Every dollar you spend will come with an opportunity to receive a receipt.  Sometimes you have to remember to get it and save it, but that's on you.  Take the proof of purchase from each sales clerk and make some notes right away (before you forget).  Some things on the receipt will come with a description that's helpful, words that will jog your memory later on.  Paint from a small, local hardware store may simply read Paint.  Perfect.  However, that same can described on a big box store receipt may show up as a coded description comparable to ABC123XYZ.  You're going to have countless receipts and a month down the road you'll have a hard time remembering what you bought.  The high tech code will give you limited clues, so make notes on the receipts immediately.  If you buy shingles, some sand paper for prepping the front door before you paint it, make a note like: Roofing and Painting.  And if you buy a few 2x4s while you're there, make notes about that with something like Framing.   

Also, separate your personal expenses from renovation costs.  For example, you may buy supplies for Plumbing, Landscaping, and Roofing in the same trip to the store and a check-out you grab a drink or a candy bar.  Break out the snacks when you total things up.  You'll want to have an accurate accounting at the end of your project so be committed to leaving anything not related to the job out of your expenditure figures.  This may seem obvious, but it's an easy/bad habit to fall into.  Keep in mind that buying a tool for a scope of work you're doing yourself is a legitimate project expense as well as special clothing and/or other personal protective equipment.  Create a budget category for these or absorb them into an established budget item, but don't leave them out.  These are renovation expenses and need to be accounted for in your expenses.

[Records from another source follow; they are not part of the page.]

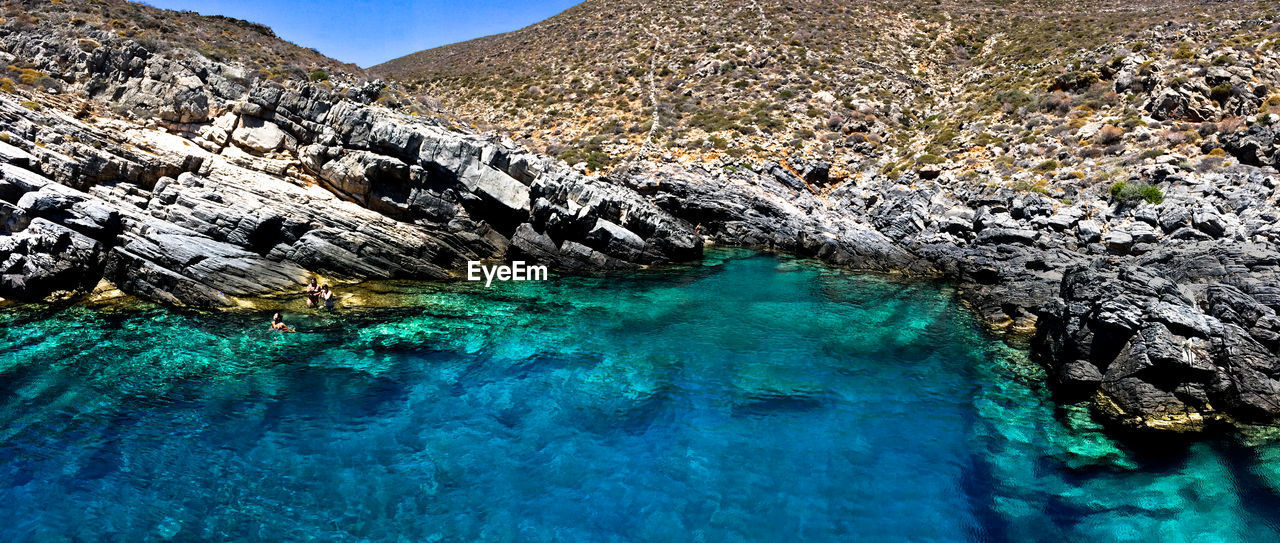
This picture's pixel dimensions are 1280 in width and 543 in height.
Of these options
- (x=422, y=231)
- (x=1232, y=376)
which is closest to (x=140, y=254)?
(x=422, y=231)

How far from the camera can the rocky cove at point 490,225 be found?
52.9ft

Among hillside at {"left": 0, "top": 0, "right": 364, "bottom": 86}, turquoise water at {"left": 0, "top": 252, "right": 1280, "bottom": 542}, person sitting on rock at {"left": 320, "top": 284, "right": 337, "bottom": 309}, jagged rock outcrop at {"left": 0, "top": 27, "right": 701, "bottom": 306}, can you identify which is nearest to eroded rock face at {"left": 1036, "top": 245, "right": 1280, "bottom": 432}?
turquoise water at {"left": 0, "top": 252, "right": 1280, "bottom": 542}

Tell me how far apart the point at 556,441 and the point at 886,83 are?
54774 millimetres

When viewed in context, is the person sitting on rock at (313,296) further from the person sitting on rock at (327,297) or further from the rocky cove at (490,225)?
the rocky cove at (490,225)

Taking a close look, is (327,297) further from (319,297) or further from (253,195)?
(253,195)

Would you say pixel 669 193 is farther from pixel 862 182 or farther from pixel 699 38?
pixel 699 38

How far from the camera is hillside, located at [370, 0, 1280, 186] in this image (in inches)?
1441

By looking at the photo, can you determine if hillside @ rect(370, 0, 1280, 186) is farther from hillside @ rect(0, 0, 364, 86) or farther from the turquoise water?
the turquoise water

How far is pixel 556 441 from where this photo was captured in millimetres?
14055

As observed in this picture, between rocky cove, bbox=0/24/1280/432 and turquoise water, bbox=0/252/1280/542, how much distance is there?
1.91m

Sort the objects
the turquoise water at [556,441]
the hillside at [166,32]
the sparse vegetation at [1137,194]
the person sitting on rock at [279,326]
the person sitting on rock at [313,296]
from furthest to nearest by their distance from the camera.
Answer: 1. the hillside at [166,32]
2. the sparse vegetation at [1137,194]
3. the person sitting on rock at [313,296]
4. the person sitting on rock at [279,326]
5. the turquoise water at [556,441]

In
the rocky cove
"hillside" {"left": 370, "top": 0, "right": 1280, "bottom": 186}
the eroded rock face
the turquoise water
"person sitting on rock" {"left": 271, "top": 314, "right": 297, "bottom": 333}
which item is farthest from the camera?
"hillside" {"left": 370, "top": 0, "right": 1280, "bottom": 186}

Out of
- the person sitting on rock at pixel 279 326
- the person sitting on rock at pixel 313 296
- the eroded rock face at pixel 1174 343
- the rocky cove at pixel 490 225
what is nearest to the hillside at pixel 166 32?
the rocky cove at pixel 490 225

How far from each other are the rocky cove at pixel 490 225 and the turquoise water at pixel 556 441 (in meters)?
1.91
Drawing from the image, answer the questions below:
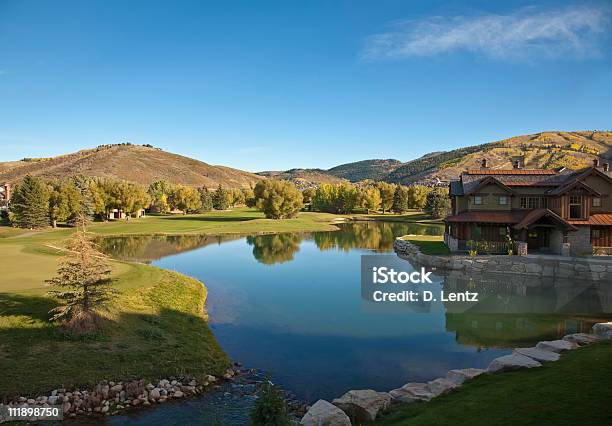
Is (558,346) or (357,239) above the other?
(357,239)

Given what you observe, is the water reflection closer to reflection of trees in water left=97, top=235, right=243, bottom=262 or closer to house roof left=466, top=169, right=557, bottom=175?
reflection of trees in water left=97, top=235, right=243, bottom=262

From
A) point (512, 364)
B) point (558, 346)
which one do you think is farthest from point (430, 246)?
point (512, 364)

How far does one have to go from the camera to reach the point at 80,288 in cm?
1758

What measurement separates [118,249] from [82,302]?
35.1 meters

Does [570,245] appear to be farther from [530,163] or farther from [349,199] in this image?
[530,163]

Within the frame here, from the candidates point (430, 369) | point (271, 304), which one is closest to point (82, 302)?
point (271, 304)

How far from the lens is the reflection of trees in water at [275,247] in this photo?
46.1 m

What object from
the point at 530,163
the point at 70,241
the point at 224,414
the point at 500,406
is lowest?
the point at 224,414

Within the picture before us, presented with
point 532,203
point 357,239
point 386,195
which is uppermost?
point 386,195

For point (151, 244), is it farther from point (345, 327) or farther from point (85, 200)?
point (345, 327)

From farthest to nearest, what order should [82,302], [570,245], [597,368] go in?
1. [570,245]
2. [82,302]
3. [597,368]

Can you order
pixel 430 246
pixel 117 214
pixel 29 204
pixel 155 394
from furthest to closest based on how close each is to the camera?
pixel 117 214
pixel 29 204
pixel 430 246
pixel 155 394

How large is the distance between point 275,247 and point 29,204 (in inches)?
1750

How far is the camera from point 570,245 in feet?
122
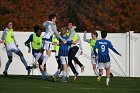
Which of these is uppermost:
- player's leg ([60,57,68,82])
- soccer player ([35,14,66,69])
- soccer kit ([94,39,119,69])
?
soccer player ([35,14,66,69])

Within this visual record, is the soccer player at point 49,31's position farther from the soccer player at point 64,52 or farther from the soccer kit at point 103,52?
the soccer kit at point 103,52

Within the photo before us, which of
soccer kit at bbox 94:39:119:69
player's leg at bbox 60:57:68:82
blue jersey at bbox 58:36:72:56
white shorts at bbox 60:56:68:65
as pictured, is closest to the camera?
soccer kit at bbox 94:39:119:69

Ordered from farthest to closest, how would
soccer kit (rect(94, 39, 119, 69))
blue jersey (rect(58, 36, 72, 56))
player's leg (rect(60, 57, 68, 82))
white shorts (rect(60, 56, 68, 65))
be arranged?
blue jersey (rect(58, 36, 72, 56))
white shorts (rect(60, 56, 68, 65))
player's leg (rect(60, 57, 68, 82))
soccer kit (rect(94, 39, 119, 69))

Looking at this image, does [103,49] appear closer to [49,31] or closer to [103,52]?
[103,52]

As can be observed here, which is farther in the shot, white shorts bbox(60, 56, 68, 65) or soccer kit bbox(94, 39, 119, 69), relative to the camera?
white shorts bbox(60, 56, 68, 65)

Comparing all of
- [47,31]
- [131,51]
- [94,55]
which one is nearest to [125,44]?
[131,51]

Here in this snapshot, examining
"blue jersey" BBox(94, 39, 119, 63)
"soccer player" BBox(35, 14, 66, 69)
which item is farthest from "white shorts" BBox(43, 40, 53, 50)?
"blue jersey" BBox(94, 39, 119, 63)

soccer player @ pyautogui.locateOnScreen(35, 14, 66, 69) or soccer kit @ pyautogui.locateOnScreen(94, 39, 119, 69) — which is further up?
soccer player @ pyautogui.locateOnScreen(35, 14, 66, 69)

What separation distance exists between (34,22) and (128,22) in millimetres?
6983

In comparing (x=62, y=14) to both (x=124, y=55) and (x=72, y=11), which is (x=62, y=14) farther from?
(x=124, y=55)

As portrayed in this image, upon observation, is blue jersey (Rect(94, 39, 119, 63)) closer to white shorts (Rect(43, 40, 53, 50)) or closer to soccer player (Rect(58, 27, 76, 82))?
soccer player (Rect(58, 27, 76, 82))

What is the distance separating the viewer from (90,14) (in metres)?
47.7

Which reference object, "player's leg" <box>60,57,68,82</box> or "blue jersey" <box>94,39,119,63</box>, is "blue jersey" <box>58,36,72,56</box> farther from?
"blue jersey" <box>94,39,119,63</box>

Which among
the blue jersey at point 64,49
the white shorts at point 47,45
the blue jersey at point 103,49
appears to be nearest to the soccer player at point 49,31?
the white shorts at point 47,45
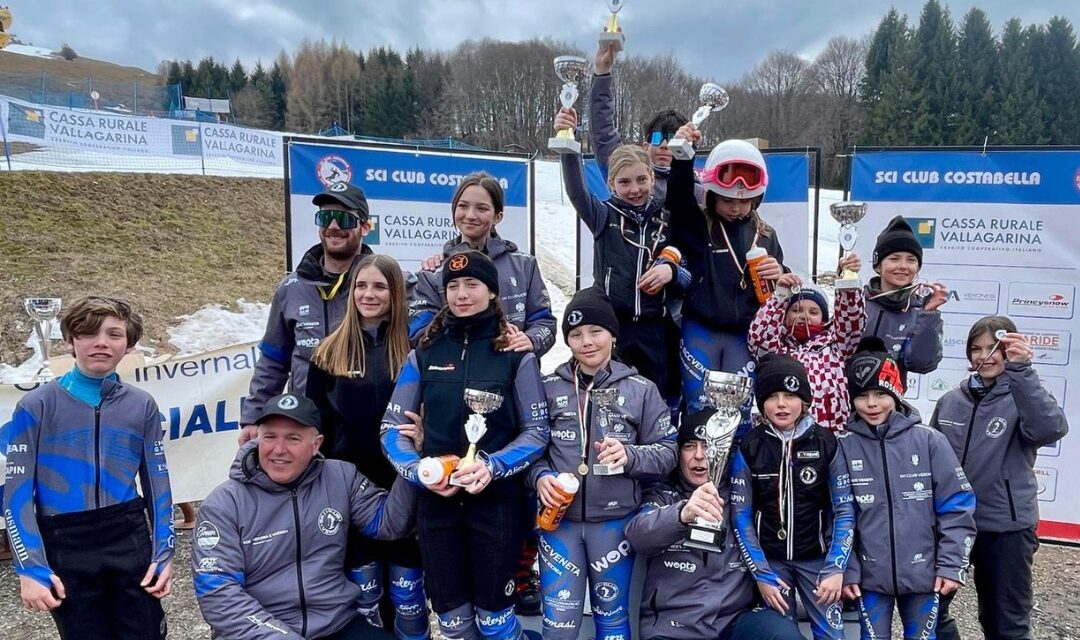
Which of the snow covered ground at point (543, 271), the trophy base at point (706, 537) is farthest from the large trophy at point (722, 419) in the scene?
the snow covered ground at point (543, 271)

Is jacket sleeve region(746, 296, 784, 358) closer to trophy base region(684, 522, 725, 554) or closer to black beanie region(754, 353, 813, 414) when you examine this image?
black beanie region(754, 353, 813, 414)

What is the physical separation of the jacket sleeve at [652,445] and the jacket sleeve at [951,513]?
1.25 meters

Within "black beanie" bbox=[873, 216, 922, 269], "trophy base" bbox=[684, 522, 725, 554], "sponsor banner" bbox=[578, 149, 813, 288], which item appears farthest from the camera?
"sponsor banner" bbox=[578, 149, 813, 288]

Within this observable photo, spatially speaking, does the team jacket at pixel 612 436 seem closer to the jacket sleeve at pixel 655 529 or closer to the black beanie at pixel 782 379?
the jacket sleeve at pixel 655 529

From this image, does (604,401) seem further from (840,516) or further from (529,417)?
(840,516)

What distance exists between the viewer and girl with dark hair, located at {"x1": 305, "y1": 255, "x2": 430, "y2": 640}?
3.28 meters

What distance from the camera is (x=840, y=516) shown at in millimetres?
3119

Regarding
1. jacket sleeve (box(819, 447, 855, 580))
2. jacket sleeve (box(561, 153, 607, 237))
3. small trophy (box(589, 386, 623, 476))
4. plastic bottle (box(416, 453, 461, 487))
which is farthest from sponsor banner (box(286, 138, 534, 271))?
jacket sleeve (box(819, 447, 855, 580))

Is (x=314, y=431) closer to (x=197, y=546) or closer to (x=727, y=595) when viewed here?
(x=197, y=546)

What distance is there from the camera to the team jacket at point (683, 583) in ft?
10.0

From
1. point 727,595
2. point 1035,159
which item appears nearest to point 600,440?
point 727,595

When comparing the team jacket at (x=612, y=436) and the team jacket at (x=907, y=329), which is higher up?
the team jacket at (x=907, y=329)

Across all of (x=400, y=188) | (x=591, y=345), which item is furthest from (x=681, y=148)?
(x=400, y=188)

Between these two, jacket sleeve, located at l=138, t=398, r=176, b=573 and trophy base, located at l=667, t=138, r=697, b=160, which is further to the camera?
trophy base, located at l=667, t=138, r=697, b=160
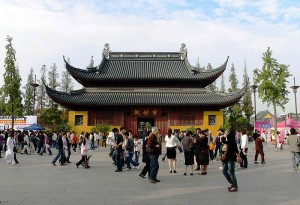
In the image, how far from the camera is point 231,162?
28.8 ft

I always want to know what I spend on each project down to the final penny.  If I spend a quarter for a bolt to fix the mailbox, I keep a receipt and add that to the figures.  If I spend several thousand at the attorneys office on closing costs before I start, that's part of the cost too and I'm mindful of that from the beginning.  Now, I have to make adjustments for project homes that I live in and sometimes that takes some extra thought, but I make the effort because I want (and need) to know how much I'm spending, and at the end, how much I actually spent.  

Figure out a system early on and be accurate and consistent.  It doesn't have to be elaborate or sophisticated, just come up with something that works for you and keep at it faithfully.  You'll be glad you did this, during the renovation and at the end.  Sometimes you'll be surprised at how much more you spent, and sometimes it'll be the other way and you'll have extra money to spend in an area where you went over.  You have to keep tabs on the expenses from the start and throughout or otherwise you be months into your project and you'll have to play catch up. 
Stay tuned into your budget from day one and keep the money details in focus until your project is complete.  It will take a little time at first, but in the end it will save you time and make it easier to manage your project, big or small.